Exercise requirements ::
In the entries below, count every line that has the string "Zealand", and answer with that count alone.

Study material ::
════

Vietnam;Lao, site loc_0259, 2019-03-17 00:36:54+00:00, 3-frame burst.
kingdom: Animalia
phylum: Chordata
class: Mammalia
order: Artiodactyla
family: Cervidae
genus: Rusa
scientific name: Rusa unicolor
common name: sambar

════

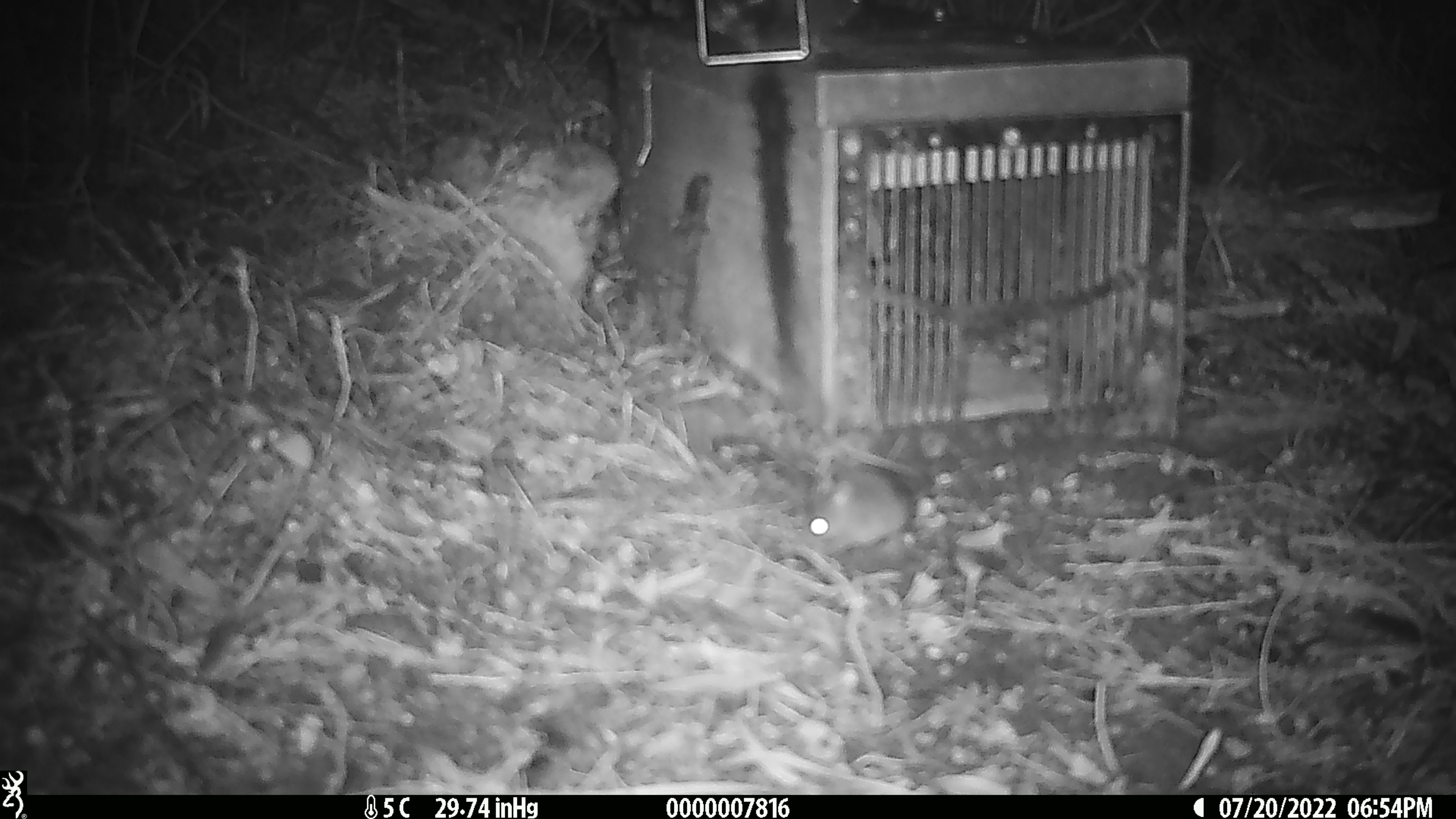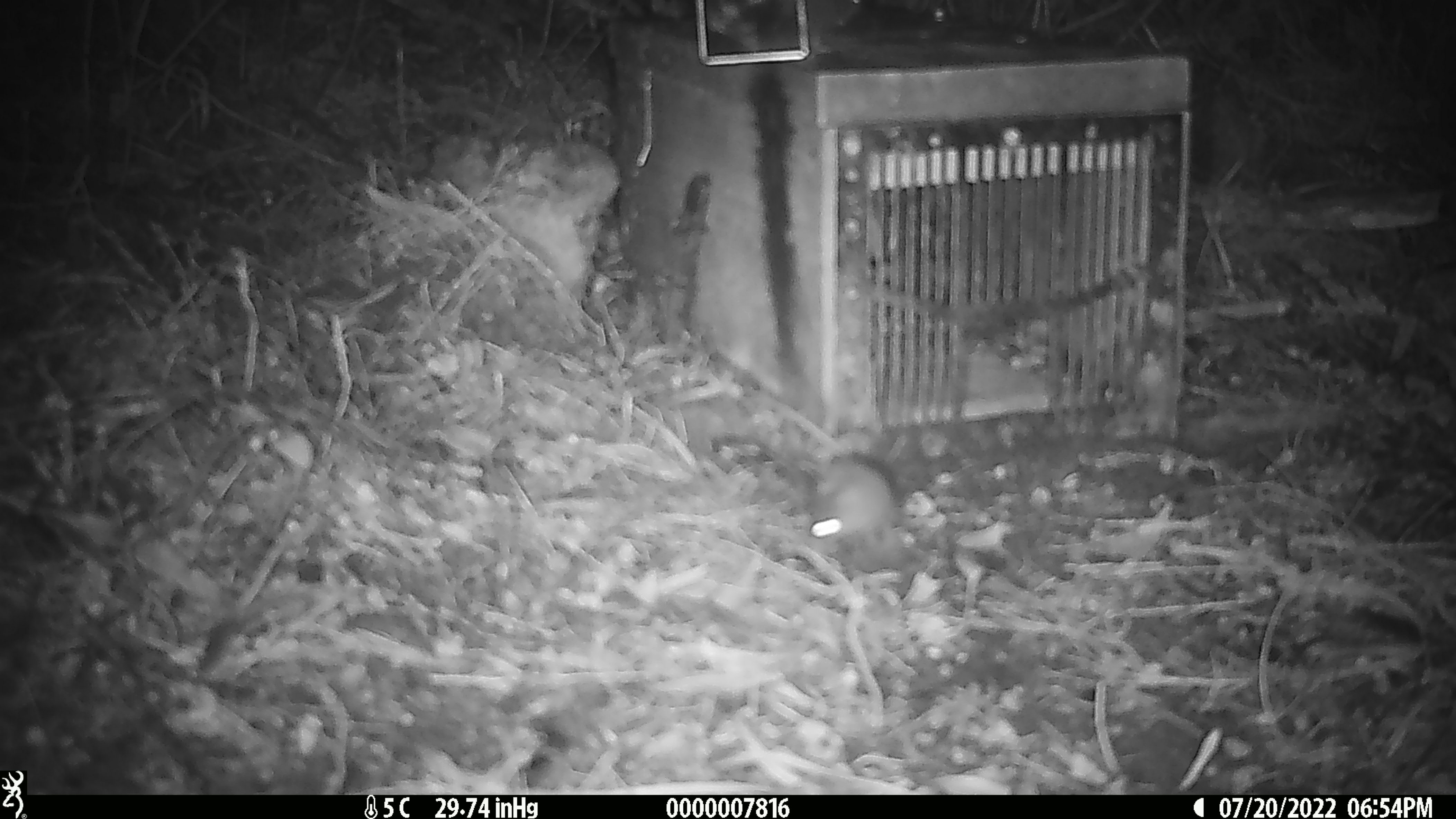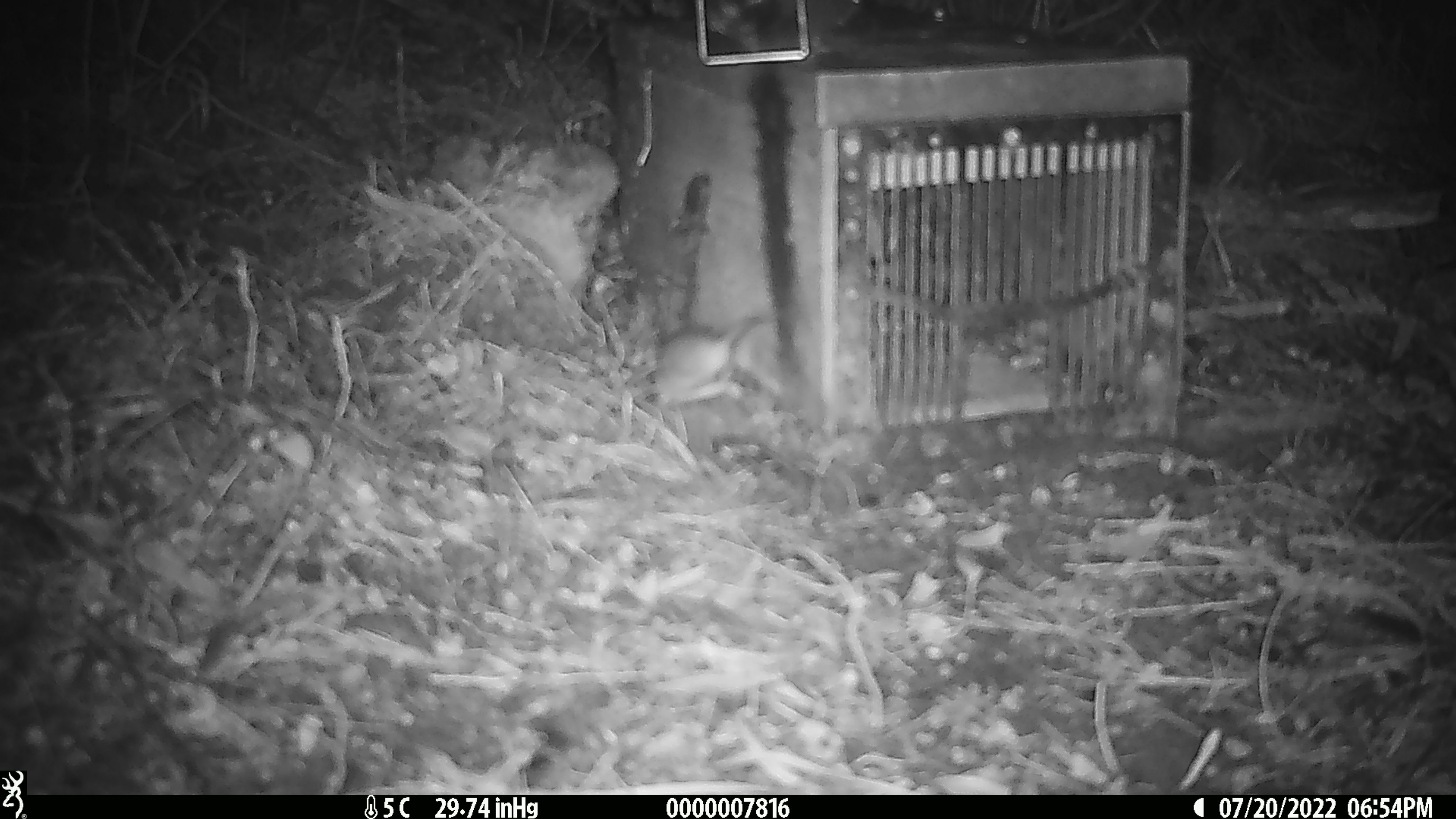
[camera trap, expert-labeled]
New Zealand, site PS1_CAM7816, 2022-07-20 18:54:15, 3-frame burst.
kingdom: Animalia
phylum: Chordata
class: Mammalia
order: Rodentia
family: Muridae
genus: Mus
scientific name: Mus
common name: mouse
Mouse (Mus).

════

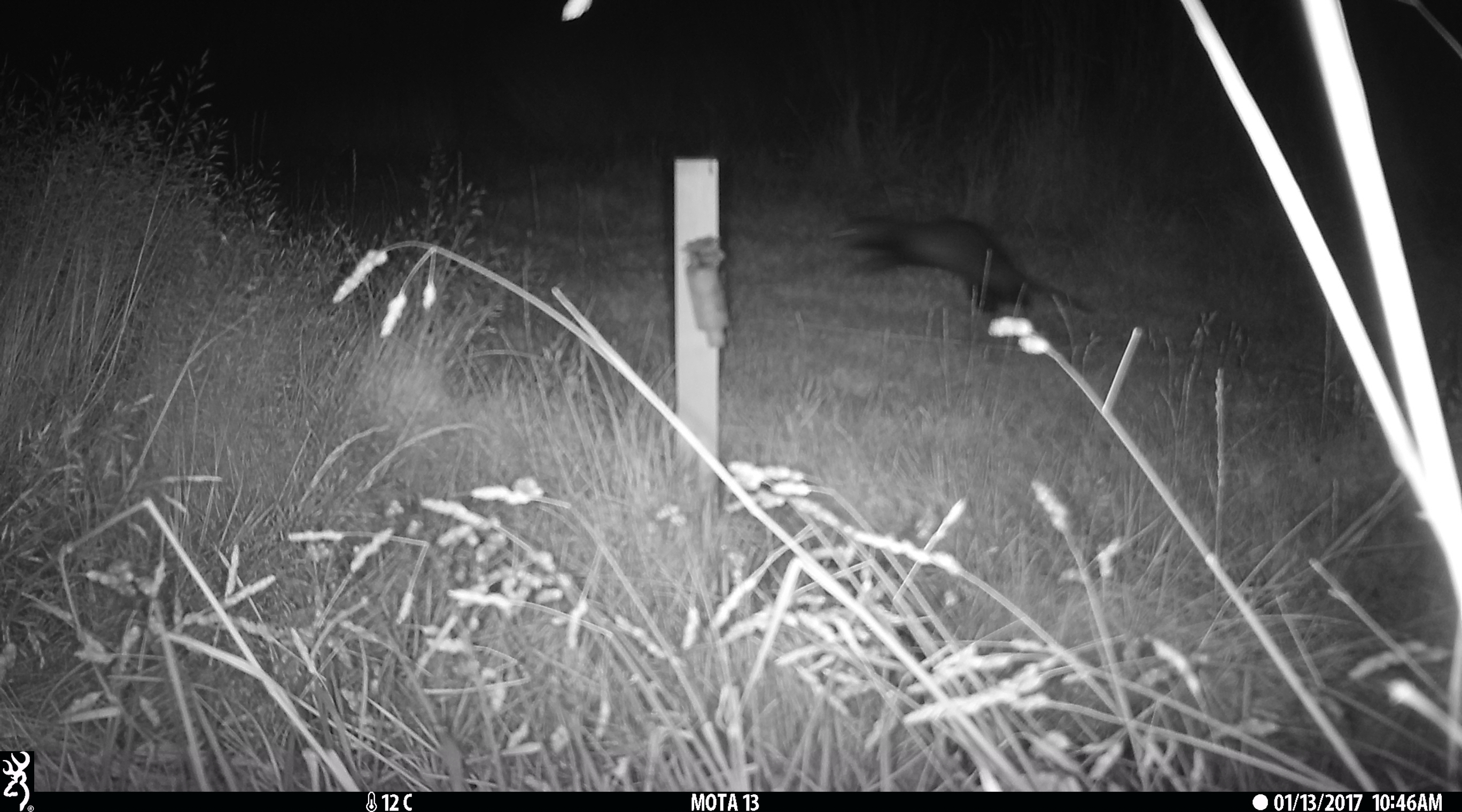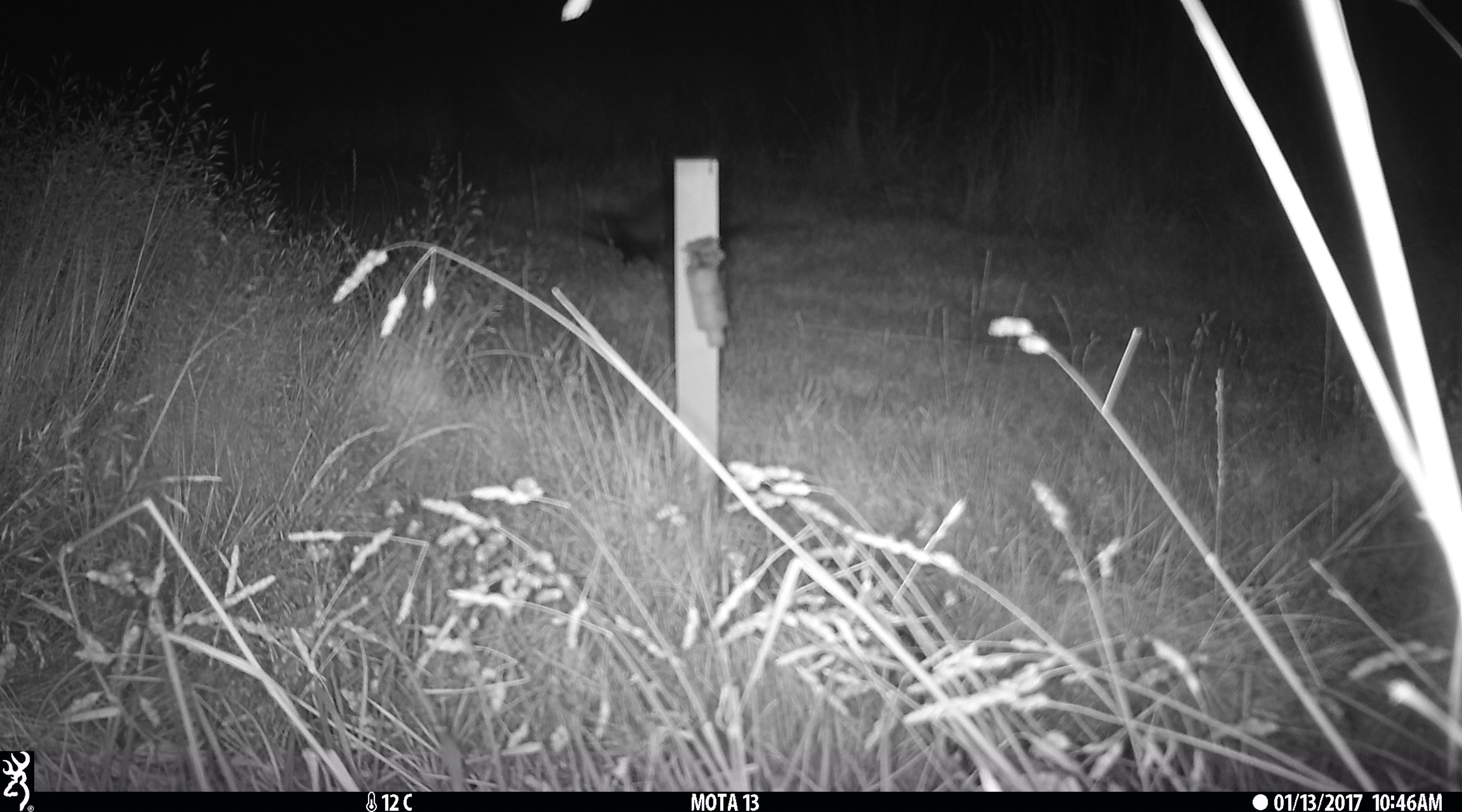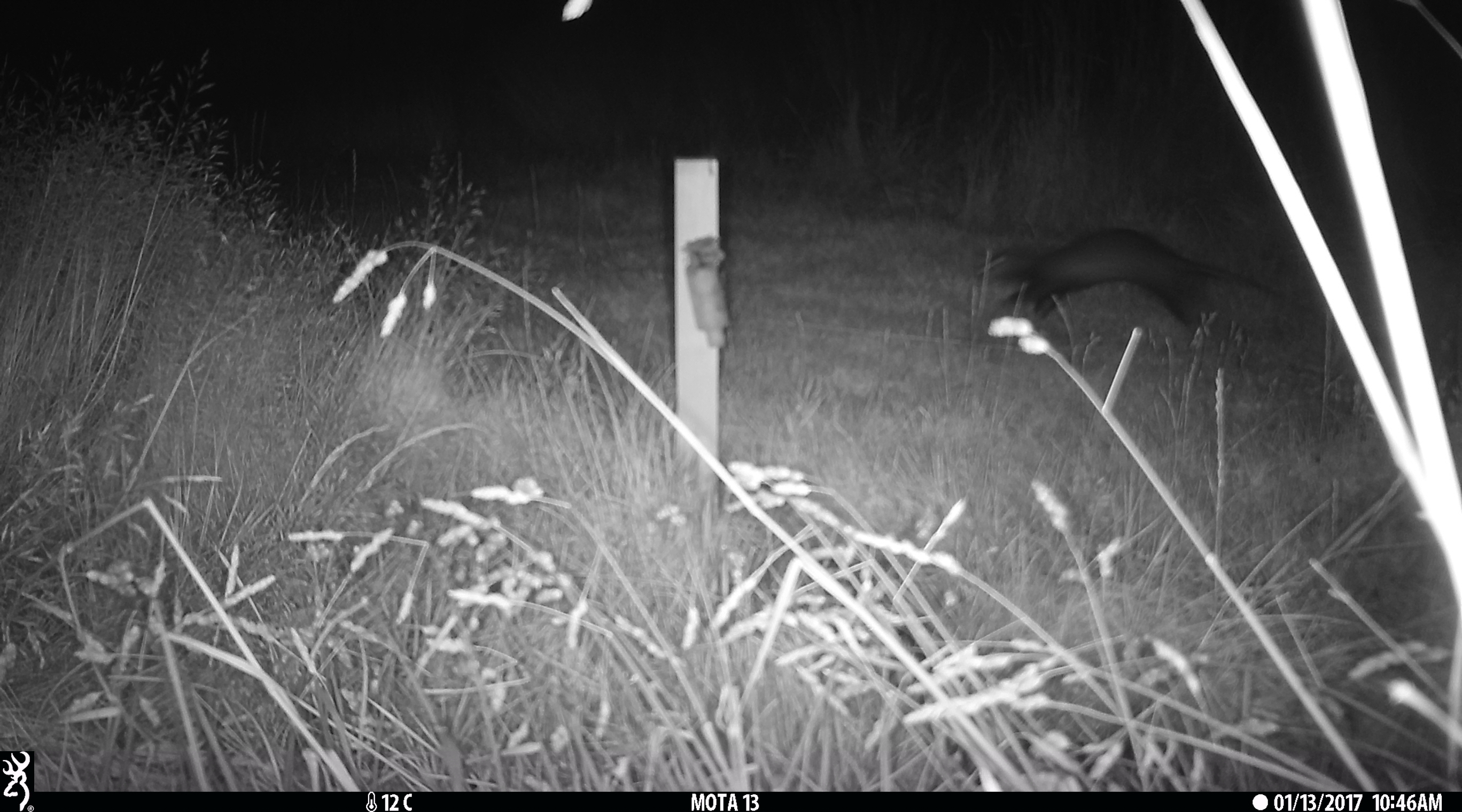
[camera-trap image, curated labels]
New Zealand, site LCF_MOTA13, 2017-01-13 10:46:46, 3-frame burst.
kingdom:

════

Solution ::
2